Nick rode just one more winner, Line Of Sparks in a Uttoxeter novices’ chase on Easter Monday, April 23, 1973. The following year, six weeks before the 1974 general election, he was selected to stand for the Conservatives as MP for Wolverhampton South West, following the resignation of Enoch Powell, who had left the party over their policy on the EEC.

In 1981 Nick was made a Conservative whip. However, he resigned as a whip the following year over his opposition to the creation of a Northern Ireland Assembly with no government powers. In 1984 The Spectator magazine voted him their Backbencher of the Year.

He was also opposed to immigration to the UK and on October 10, 1989, at the Conservative Party Conference, he, along with fellow MP Tim Inman, addressed a controversial fringe meeting organized by the Young Monday Club, advertised as ‘The End of the English? - Immigration and Repatriation’.
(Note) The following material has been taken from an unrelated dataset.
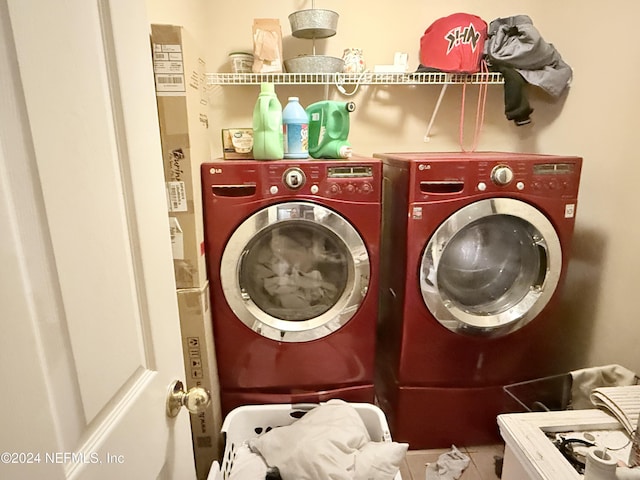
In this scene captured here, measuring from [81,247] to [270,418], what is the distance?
1261 mm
In the early 1990s he was one of the ‘whipless eight’, the Maastricht Rebels, leading former Prime Minister Edward Heath to describe them as “a party within a party”. It was Nick who, in 1993, first mooted the idea of a referendum on the European Single Currency, with his proposed European Currency (Referendum) Bill.
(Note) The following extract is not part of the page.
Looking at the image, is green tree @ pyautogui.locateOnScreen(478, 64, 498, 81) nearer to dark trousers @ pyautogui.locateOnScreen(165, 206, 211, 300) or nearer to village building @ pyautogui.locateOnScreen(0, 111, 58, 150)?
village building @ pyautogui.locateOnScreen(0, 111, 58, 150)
Outside of politics, Nick was keen on hunting and claimed to have hunted in 29 of the UK’s counties. He also wrote regularly for Horse and Hound and occasionally for the Wall Street Journal, The Times, Glasgow Herald and The Irish Times.

I met Nick Budgen once, during an election campaign, when I was working in Wolverhampton. It was a public event that involved him meeting people from his constituency. At the end of the evening, after he’d answered a variety of questions about government policy, coupled with local issues such as parking, crime and having a greater police presence on the streets, and so forth, I went up to him and said: “Here’s a question you wouldn’t have expected tonight. Whatever became of Mr Woodpecker?”

His eyes lit up. Suddenly, he was transported back from the mundane world of politics to a time when he was doing something he loved. I told him I remembered listening to the Newton Abbot race on Radio 3 and we chatted about that and about Jocelin too. I’m not that much of a political animal but he came across as a genuinely good bloke.

All too sadly, Nicholas Budgen did not live long enough to recall those amateur rider exploits for any great length of time. He died of liver cancer at Stafford General Hospital on October 26, 1998, aged 60. His funeral took place at Lichfield Cathedral. A memorial service was held at St Margaret's Church, Westminster.

Matured Novices’ Chase, Stratford, September 7, 1968: Nick Budgen on Mr Woodpecker is wearing

black, red cap with a white hoop, as Ron Atkins and Terry Biddlecombe are among the leaders.